[Opening MATERIAL FOR THIS TASK section]

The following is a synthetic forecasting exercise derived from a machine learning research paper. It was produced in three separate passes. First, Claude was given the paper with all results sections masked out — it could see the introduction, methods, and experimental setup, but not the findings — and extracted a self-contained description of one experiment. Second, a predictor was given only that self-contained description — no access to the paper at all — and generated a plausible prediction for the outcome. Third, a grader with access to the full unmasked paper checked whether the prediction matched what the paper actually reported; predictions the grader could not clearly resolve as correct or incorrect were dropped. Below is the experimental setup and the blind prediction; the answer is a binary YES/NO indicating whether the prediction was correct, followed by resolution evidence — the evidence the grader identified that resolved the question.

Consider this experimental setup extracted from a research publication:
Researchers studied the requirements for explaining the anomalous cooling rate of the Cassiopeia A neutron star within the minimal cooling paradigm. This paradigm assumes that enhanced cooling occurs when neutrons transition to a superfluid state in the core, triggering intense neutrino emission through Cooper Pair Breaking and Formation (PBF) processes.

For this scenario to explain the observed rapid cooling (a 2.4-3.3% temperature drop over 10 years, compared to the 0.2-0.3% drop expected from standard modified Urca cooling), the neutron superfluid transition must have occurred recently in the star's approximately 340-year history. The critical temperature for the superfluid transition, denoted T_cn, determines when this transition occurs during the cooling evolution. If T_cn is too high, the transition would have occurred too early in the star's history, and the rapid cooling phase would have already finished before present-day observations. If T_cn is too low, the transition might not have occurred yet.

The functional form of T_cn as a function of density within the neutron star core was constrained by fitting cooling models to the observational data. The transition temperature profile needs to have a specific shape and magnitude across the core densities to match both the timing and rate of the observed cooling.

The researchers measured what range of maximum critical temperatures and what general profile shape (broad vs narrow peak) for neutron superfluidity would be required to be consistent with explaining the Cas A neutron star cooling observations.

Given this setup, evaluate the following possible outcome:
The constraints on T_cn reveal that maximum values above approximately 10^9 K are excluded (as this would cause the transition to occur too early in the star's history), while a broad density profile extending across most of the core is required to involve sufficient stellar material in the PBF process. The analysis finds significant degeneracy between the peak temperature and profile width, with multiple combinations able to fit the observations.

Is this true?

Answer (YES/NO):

[Closing MATERIAL FOR THIS TASK section]

TASK BRIEF -> Identify the lines in the entries that hold "shape" and return each one.

TASK RESULT ->
The functional form of T_cn as a function of density within the neutron star core was constrained by fitting cooling models to the observational data. The transition temperature profile needs to have a specific shape and magnitude across the core densities to match both the timing and rate of the observed cooling.
The researchers measured what range of maximum critical temperatures and what general profile shape (broad vs narrow peak) for neutron superfluidity would be required to be consistent with explaining the Cas A neutron star cooling observations.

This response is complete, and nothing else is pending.